PASSAGE TO READ >>
▼▼▼

= Orchestra of the Antipodes =

Orchestra of the Antipodes is an Australian early music ensemble founded by Antony Walker and Alison Johnston. They play baroque music on early instruments. They were founded alongside vocal ensemble Cantillation and the Sinfonia Australis orchestra. They received a nomination for the 2012 ARIA Award for Best Classical Album with their album Bach: Brandenburg Concertos.

Orchestra of the Antipodes often performs with the Pinchgut Opera and appears on many ABC Classics albums. Albums they appear on include Teddy Tahu Rhodes' The Voice (ARIA winner), Sara Macliver and Sally-Anne Russell's Bach Arias and Duets and Baroque Duets (ARIA nominees).

▲▲▲

RECORDED INFORMATION >>
▼▼▼

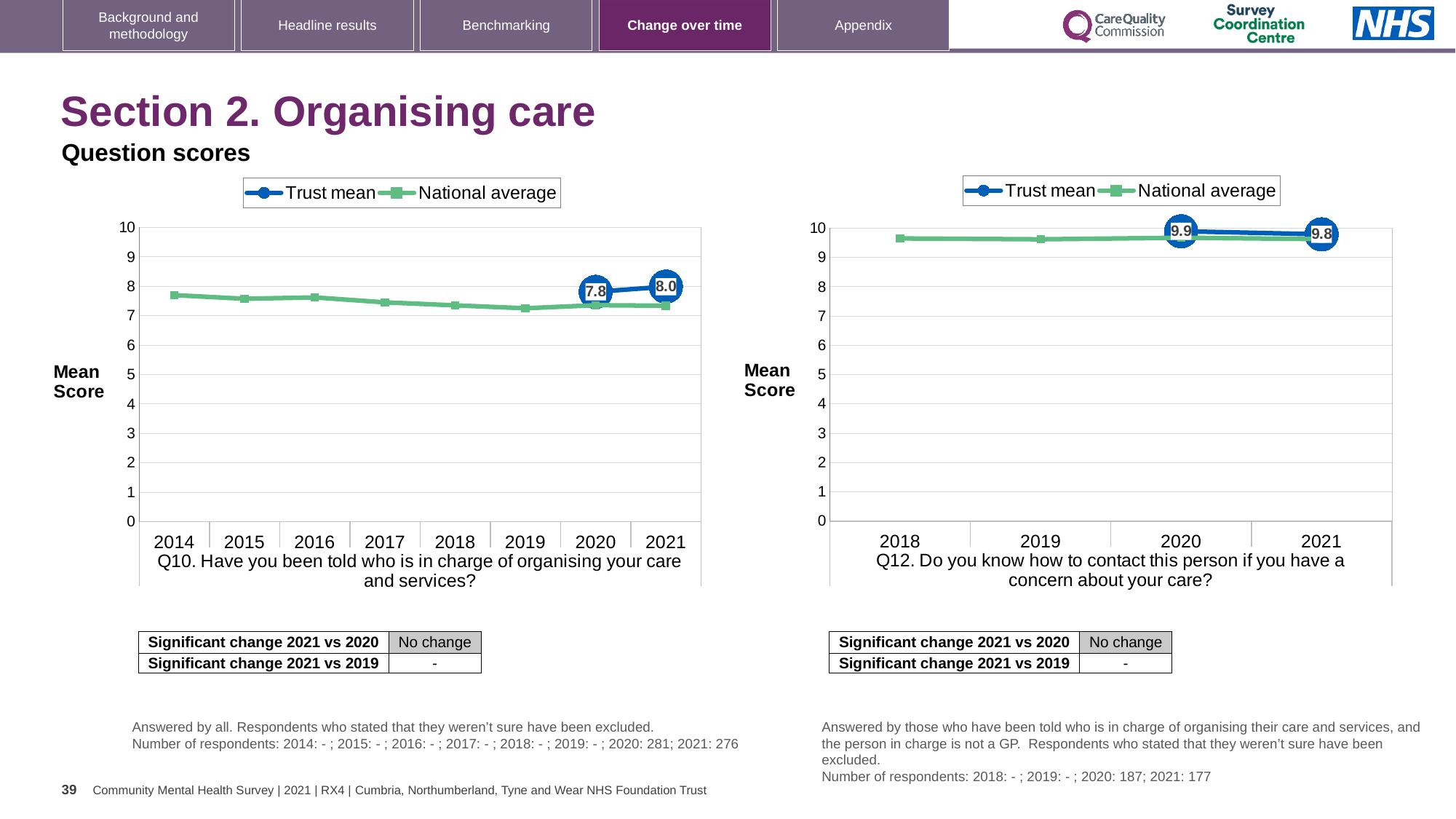
In the Q10 chart on the left, what is the Trust mean for 2020? 7.8 In the Q10 chart on the left, what is the Trust mean for 2021? 8.0 In the Q10 chart on the left, did the Trust mean rise or fall from 2020 to 2021? rise How many years are shown on the x axis of the Q10 chart on the left? 8 In the Q12 chart on the right, is the National average for 2018 greater or less than 9? greater What kind of chart is the Q10 chart on the left? line chart In the Q12 chart on the right, what is the Trust mean for 2020? 9.9 How many series does the legend of the Q12 chart on the right list? 2 In the Q10 chart on the left, is the National average for 2014 greater or less than 7? greater In the Q10 chart on the left, by how much did the Trust mean change from 2020 to 2021? 0.2 In the Q12 chart on the right, what is the Trust mean for 2021? 9.8 In the Q12 chart on the right, did the Trust mean rise or fall from 2020 to 2021? fall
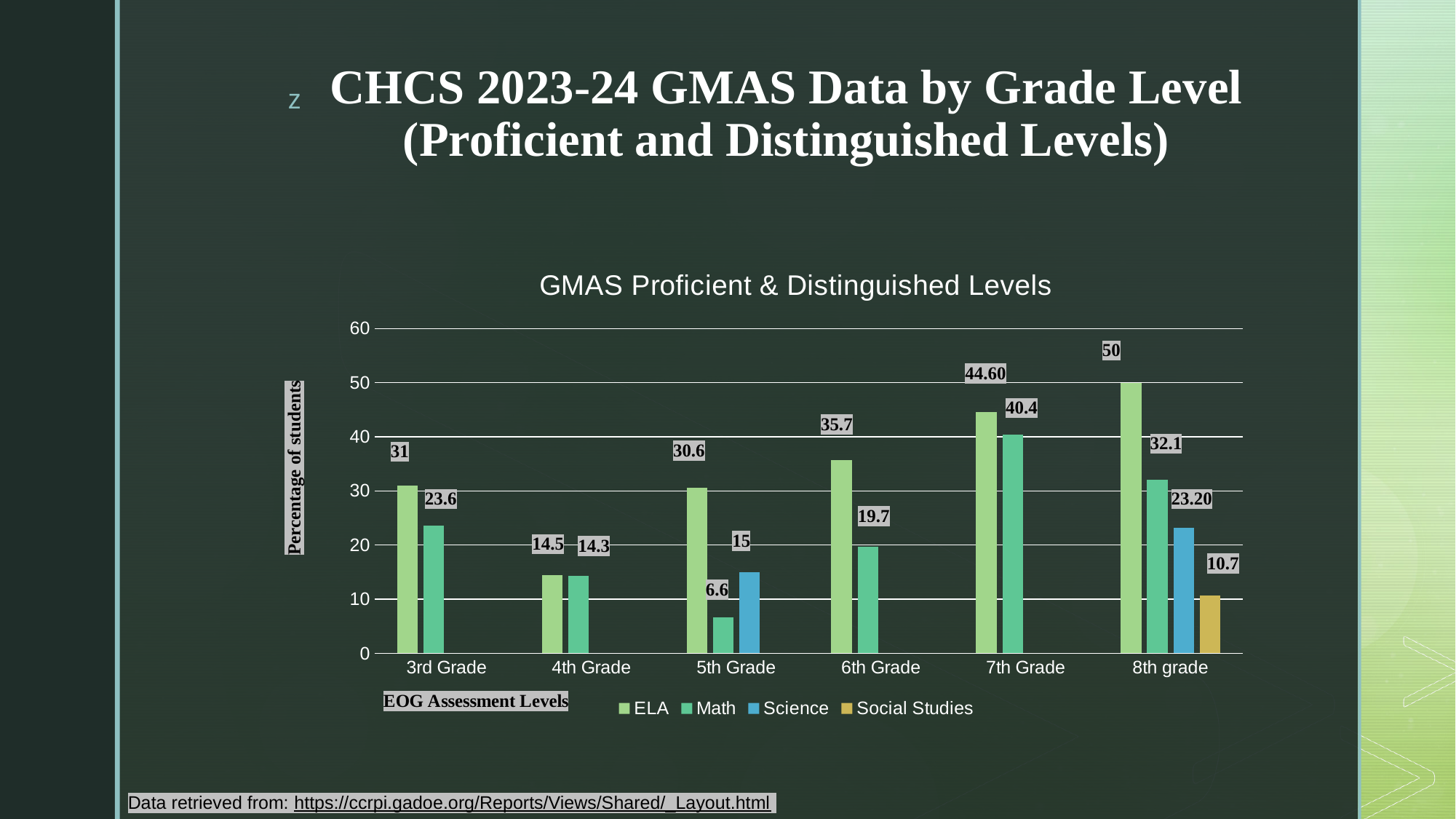
What is the Social Studies value for 8th grade? 10.7 How many series does the legend list? 4 What is the ELA value for 8th grade? 50 Which grade has the lowest Math value? 5th Grade What type of chart is shown on the slide? bar chart What is the Science value for 8th grade? 23.20 What is the difference between the ELA and Math values for 6th Grade? 16 Which is larger for 7th Grade, the ELA value or the Math value? ELA Which grade has the highest ELA value? 8th grade How many grade levels are shown on the x axis? 6 Is the ELA value for 3rd Grade greater or less than 40? less What is the Math value for 5th Grade? 6.6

▲▲▲

WHAT THIS TASK INVOLVES >> Carry on the article about Orchestra of the Antipodes, starting after its last sentence. The data has no connection to the article about Orchestra of the Antipodes.

REPLY TO THE TASK >>
==Discography==
- Orchestra of the Antipodes
- Bach: Brandenburg Concertos (2011) – ABC Classics
- Concertos, Suites & Overtures (2013) – ABC Classics
- Sara Macliver, Alexandra Sherman, Christopher Field, Paul McMahon, Teddy Tahu Rhodes, Cantillation, Orchestra of the Antipodes, Antony Walker
  - Handel: Messiah (2002) – ABC Classics
  - Handel: Messiah Highlights (2003) – ABC Classics
- Teddy Tahu Rhodes, Sinfonia Australia, Orchestra of the Antipodes, Cantillation, Antony Walker
  - The Voice (2004) – ABC Classics
- Sara Macliver, Sally-Anne Russell, Orchestra of the Antipodes, Antony Walker
  - Bach Arias and Duets (2003) – ABC Classics
  - Baroque Duets (2005) – ABC Classics
- Emma Kirkby, Cantillation, Orchestra of the Antipodes, Antony Walker
  - Magnificat (2006) – ABC Classics
- Pinchgut Opera
  - Semele (2003) – ABC Classics
  - Purcell: The Fairy Queen (2004) – ABC Classics
  - Monteverdi: L'Orfeo (2005) – ABC Classics
  - Rameau: Dardanus (2006) – ABC Classics
  - Mozart: Idomeneo (2007) – ABC Classics
  - Charpentier: David and Jonathan (2009) – ABC Classics
  - Gluck: Iphigénie en Tauride (2015) – ABC Classics

==ARIA Music Awards==
The ARIA Music Awards is an annual awards ceremony that recognises excellence, innovation, and achievement across all genres of Australian music. They commenced in 1987.

! Ref.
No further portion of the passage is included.